Ein lautes Krächzen hallte von den Hauswänden wieder.

Bev zuckte zusammen und duckte sich hinter eine Mülltonne. Vor ihr flog ein schwarzer Schatten in den wolkenlosen Himmel. Eine Krähe, die etwas Silbernes im Schnabel hielt. Eine weitere wühlte in der zerbrochenen Auslage eines Schaufensters und pickte mit ihrem Schnabel nach etwas das wie Schaumstoff aussah. Dann erhob auch sie sich in die Lüfte und eine einzelne schwarze Feder trudelte genau vor Bev zu Boden. Wie in Zeitluppe griff sie danach.

Ihre Oma hatte Federn gesammelt. Für sie waren es Zeichen der Götter gewesen. Omen, die ihr Leben in eine gewisse Richtung lenkten. Bev hatte keine Ahnung, was eine schwarze Feder bedeutete, aber es ließ sie Augenblicklich an etwas Bedrohliche denken. Beinahe konnte sie die Gefahr auf ihrer Zunge schmecken. Jede Sekunde konnte sich ein Phantagor auf sie stürzen. Alles was sie zur Verteidigung hatte waren ihre bloßen Hände und Füße.

Sie ging weiter. Die Panik vor dem Magnolienring bebte langsam aber sicher ab. Rückte in den Hintergrund wie eine verschwommene Erinnerung aus ihrer Kindheit.

Statt in ihrer Angst zu ertrinken fokussierte sie sich auf all das, was sie hören konnte.
Die Phantagore verließen sich auf den Vorteil ihrer Unsichtbarkeit. Doch Bev konnte sie trotzdem ausfündig machen. Nahm das Geräusch ihres Atems wahr. Das gierige Hecheln, wenn sie ihr zu nahekamen.

Bev war lange genug auf den Straßen unterwegs gewesen, um zu begreifen, dass die Phantagore dem Geruch der Menschen folgten. Allerdings hielt sich ihre Geduld dabei in Grenzen. Juli und Emre hatten stets Angst davor verspürt ihren Unterschlupf zu verlassen. Sie waren auf Bev angewiesen gewesen. Darauf, dass sie ihnen sagte, ob die Luft rein war.
Dass die beiden den Phantagoren gegenüber genauso blind wie taub waren hatte Bev anfangs nicht groß erschreckt. Doch zu erfahren, dass sie der einzige Mensch war, der dazu fähig war, war eine ganz andere Nummer. Sie war die Einzige, die wahrnahm wie sie auf perfide Art und Weise die Stimmen ihrer Opfer nachahmten...
Es war der einzige Vorteil, den sie im Augenblick hatte. Sie hätte stumm direkt in eines der Monster hineinlaufen können. Ihr gutes Gehör bewahrte sie davon ins Verderben zu stürzen.

Sie lief weiter. Immer weiter. Ihre Beine brannten bereits vor Anstrengung und ihre Füße fühlten sich an, als sei sie über ein Nagelbrett gelaufen. Bev war es nicht mehr gewohnt so viel zu Gehen. Das lange Sitzen und umhertigern in ihrer Zelle hatte sie müde und schlapp gemacht.

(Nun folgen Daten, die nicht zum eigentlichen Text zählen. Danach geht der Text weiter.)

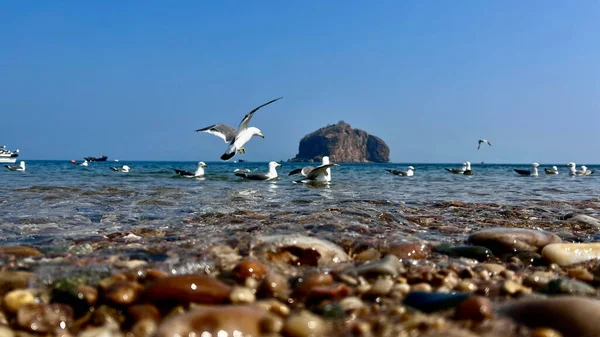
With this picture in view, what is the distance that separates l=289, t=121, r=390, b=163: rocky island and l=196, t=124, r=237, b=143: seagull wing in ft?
397

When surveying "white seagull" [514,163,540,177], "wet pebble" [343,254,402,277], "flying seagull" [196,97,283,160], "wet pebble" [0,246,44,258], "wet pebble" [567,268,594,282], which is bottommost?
"wet pebble" [0,246,44,258]

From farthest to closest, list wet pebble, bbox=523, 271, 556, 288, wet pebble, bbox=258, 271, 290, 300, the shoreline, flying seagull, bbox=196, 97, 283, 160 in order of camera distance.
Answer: flying seagull, bbox=196, 97, 283, 160, wet pebble, bbox=523, 271, 556, 288, wet pebble, bbox=258, 271, 290, 300, the shoreline

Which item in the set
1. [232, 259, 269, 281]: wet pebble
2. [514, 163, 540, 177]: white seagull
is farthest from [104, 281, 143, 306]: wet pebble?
[514, 163, 540, 177]: white seagull

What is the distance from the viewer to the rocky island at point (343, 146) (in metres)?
139

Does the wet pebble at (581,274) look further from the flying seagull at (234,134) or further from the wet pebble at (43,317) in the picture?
the flying seagull at (234,134)

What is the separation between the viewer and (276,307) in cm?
226

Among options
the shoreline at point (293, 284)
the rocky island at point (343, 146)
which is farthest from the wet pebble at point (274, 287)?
the rocky island at point (343, 146)

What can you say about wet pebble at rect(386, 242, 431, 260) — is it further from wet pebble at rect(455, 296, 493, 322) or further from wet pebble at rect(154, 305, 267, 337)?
wet pebble at rect(154, 305, 267, 337)

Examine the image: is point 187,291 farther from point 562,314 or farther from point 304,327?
point 562,314

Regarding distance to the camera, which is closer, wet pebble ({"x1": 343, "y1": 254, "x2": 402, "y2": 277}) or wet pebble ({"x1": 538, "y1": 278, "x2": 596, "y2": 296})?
wet pebble ({"x1": 538, "y1": 278, "x2": 596, "y2": 296})

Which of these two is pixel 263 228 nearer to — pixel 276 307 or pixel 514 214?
pixel 276 307

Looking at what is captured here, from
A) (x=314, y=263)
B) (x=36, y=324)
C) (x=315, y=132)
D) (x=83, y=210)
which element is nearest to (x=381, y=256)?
(x=314, y=263)

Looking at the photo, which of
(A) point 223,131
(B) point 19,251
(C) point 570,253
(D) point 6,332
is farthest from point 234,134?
(D) point 6,332

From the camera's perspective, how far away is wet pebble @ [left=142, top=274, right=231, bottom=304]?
2.33 meters
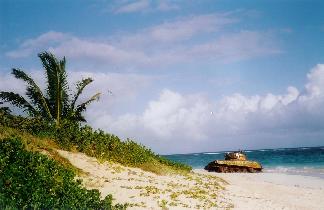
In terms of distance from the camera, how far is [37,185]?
30.8 feet

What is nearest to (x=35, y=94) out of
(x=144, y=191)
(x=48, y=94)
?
(x=48, y=94)

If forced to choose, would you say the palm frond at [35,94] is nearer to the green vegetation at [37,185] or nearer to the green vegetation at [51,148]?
the green vegetation at [51,148]

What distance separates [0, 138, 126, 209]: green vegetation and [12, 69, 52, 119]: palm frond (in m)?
10.8

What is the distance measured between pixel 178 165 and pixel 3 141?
1525 centimetres

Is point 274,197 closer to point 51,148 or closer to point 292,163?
point 51,148

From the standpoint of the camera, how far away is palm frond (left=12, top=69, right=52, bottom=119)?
21672 mm

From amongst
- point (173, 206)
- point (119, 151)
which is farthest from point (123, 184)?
point (119, 151)

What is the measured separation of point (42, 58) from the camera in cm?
2202

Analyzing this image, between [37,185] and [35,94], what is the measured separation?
44.6 ft

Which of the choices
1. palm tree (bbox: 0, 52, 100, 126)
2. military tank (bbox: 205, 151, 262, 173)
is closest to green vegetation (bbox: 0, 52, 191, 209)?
palm tree (bbox: 0, 52, 100, 126)

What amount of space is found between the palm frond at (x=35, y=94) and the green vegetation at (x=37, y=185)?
424 inches

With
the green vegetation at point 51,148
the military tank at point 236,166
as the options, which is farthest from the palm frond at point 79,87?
the military tank at point 236,166

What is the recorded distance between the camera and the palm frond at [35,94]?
21672 mm

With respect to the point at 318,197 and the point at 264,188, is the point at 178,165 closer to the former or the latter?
the point at 264,188
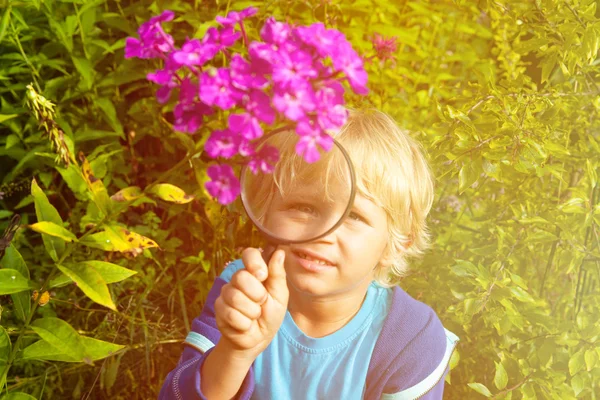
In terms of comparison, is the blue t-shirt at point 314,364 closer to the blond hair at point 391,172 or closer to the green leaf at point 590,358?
the blond hair at point 391,172

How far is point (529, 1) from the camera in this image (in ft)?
5.89

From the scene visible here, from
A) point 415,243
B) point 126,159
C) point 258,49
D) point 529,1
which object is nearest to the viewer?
point 258,49

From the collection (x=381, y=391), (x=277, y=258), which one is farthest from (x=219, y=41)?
(x=381, y=391)

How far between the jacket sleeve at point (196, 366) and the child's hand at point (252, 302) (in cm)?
15

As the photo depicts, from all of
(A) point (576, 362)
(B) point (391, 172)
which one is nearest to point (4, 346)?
(B) point (391, 172)

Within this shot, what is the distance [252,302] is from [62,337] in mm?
581

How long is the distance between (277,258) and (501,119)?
737mm

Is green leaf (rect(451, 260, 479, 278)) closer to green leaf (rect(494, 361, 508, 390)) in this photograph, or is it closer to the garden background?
the garden background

Mit wachsender Verzweiflung sah sie sich nach einer Möglichkeit um, eine Pause zu machen. Das Erste was ihr auffiel war ein Einkaufszentrum am Ende der Straße. Erhaben, wie der Bug eines Schiffes, ragte der Eingang über den anderen Häusern auf. Doch die blinkenden Lichter, die für gewöhnlich Besucher willkommen hießen, waren längst erloschen. Die feinsäuberlich zurechtgestutzten Rosenranken hatten nicht mehr denselben Effekt wie früher. Wild wucherten sie über die Treppen, als versperrten sie den Eingang zu Dornröschens Schloss. Wie rote Farbkleckse stachen die Rosen hervor und tanzten als Lichtspiegelungen durch Bevs Blickfeld. Sie lauschte noch einen Moment in die Stille. Dann schob sie eine der verdreckten Glastüren auf und trat ins Innere.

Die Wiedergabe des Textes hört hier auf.